This little bitch is a walking foot zigzag, meaning that the machine grabs both the top layer and the bottom layer of fabric and moves them under the needle evenly. I traded a loom for her several years ago, and only recently did any real sewing on her. (Recently as in yesterday.) I found her motor too weak and her zigzag stitch not wide enough. Also, the flywheel release broke off in my hand - it's that black plastic bit in the lower right. My friend bought this machine new, and so I am very disappointed in the durability aspect as well as the performance aspect. However, she may be just the thing I need for some other project.



My favorite machine leapt to her death coming home from my bricks and mortar store. She was an industrial straight stitch; that's all she did, and I loved her. If I keep on with this sewing thing, I will have to replace her. Her table and motor are intact, although they've been in the barn for five years.

So. This is my equipment. Next post will be about what I have been making with it.

Tuesday, June 29, 2010

No bars held.

I am feeling so good! It's like some sort of election slogan, or mantra, because I must have said it 20 times today. I feel good!

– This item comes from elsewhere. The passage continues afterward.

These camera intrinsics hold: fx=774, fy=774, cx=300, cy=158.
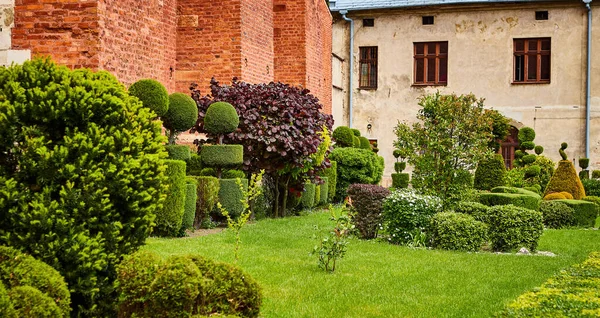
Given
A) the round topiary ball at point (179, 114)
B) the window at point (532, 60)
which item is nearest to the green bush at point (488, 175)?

My creative spark has returned and while it might not turn into a conflagration on every front, I am at least wanting to Do Things! Much different from how I felt a month ago.

The woozies are completely gone and I don't feel any more or less depressed than usual. I am swearing a lot more, in creative ways even. I have energy. I have been sewing. Photos to follow. I have ideas of things I'd like to sew. I have been knitting, but have nothing to show, as most has been ripped out once or twice, yet I am not discouraged. Just wait until the socks are photo worthy! They are beautiful, like stained glass.

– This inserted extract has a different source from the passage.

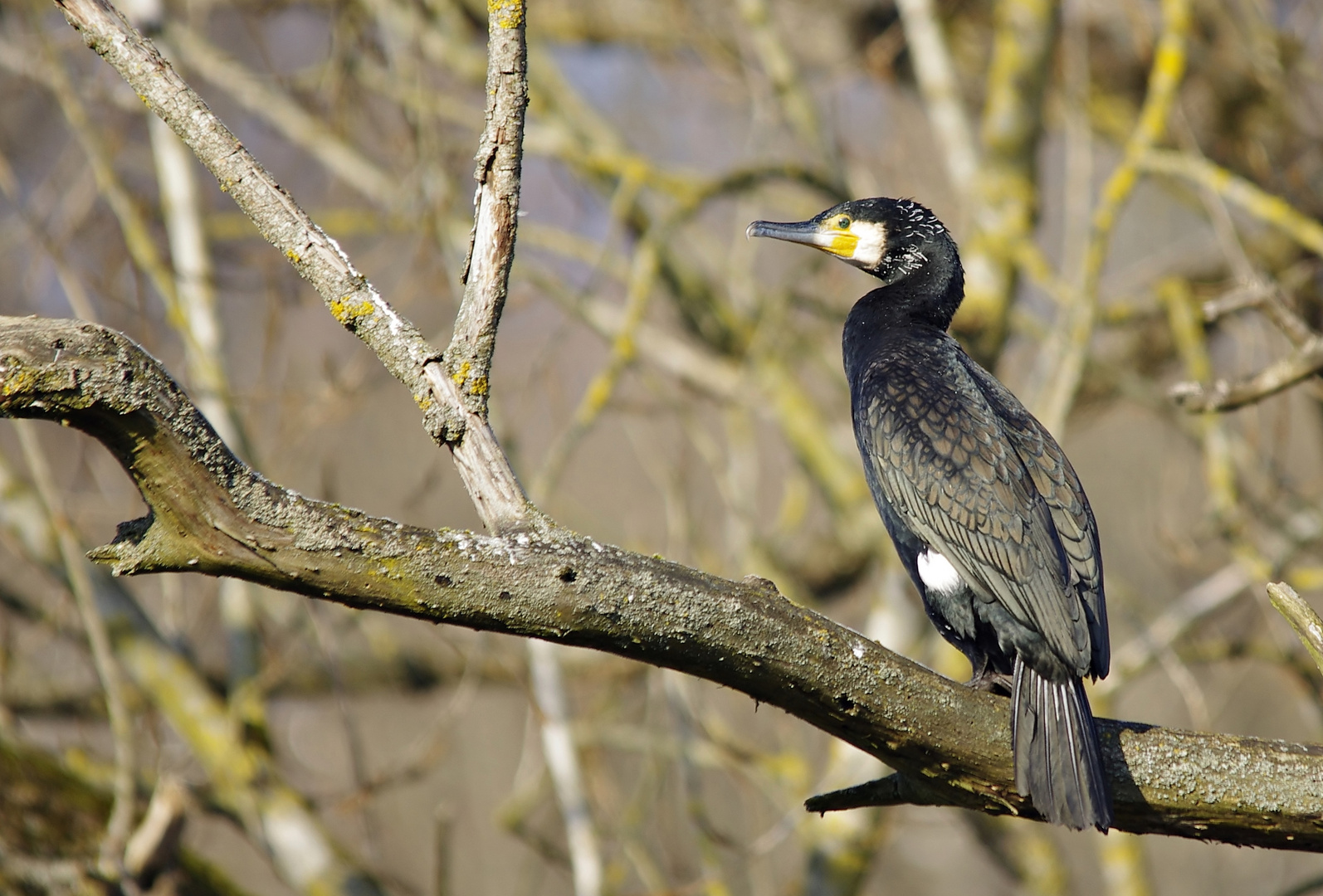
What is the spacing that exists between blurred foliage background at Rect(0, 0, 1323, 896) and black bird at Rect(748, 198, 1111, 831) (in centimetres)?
57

The heat has broken; it was only 85º today. I left the air conditioning off and the low tonight is forecast to be 61º.

The thing is, though, that I have been doing things, thinking about projects that I would like to do, and even picking up that piece of trash off the floor instead of just looking at it. I am so glad to be off the medz, although it has been hard.

Princess, Zander, and Foxy are all well, and are getting better behaved. (Spending a couple of hours in my studio without canines underfoot has been a delight.) All of the chickens are okay, even the leftover Omelet, who I think is a hen. The sad news is that Smoky passed away on Sunday, along with one of Blue Jean's teenagers. Don't know from what, but it has been hellish hot here lately. These are outdoor bunnies who are not really pets, but just are part of our mise en scene. Smoky lived a great life, fighting and fucking and passing on his genes. Every male animal's desire, I think.

Monday, June 21, 2010

Sunday, June 20, 2010

Seam allowances not included.

Hello and Good Morning! Guess who's feeling better? I have been actually doing things, and thinking about other things to do, and that is certainly different.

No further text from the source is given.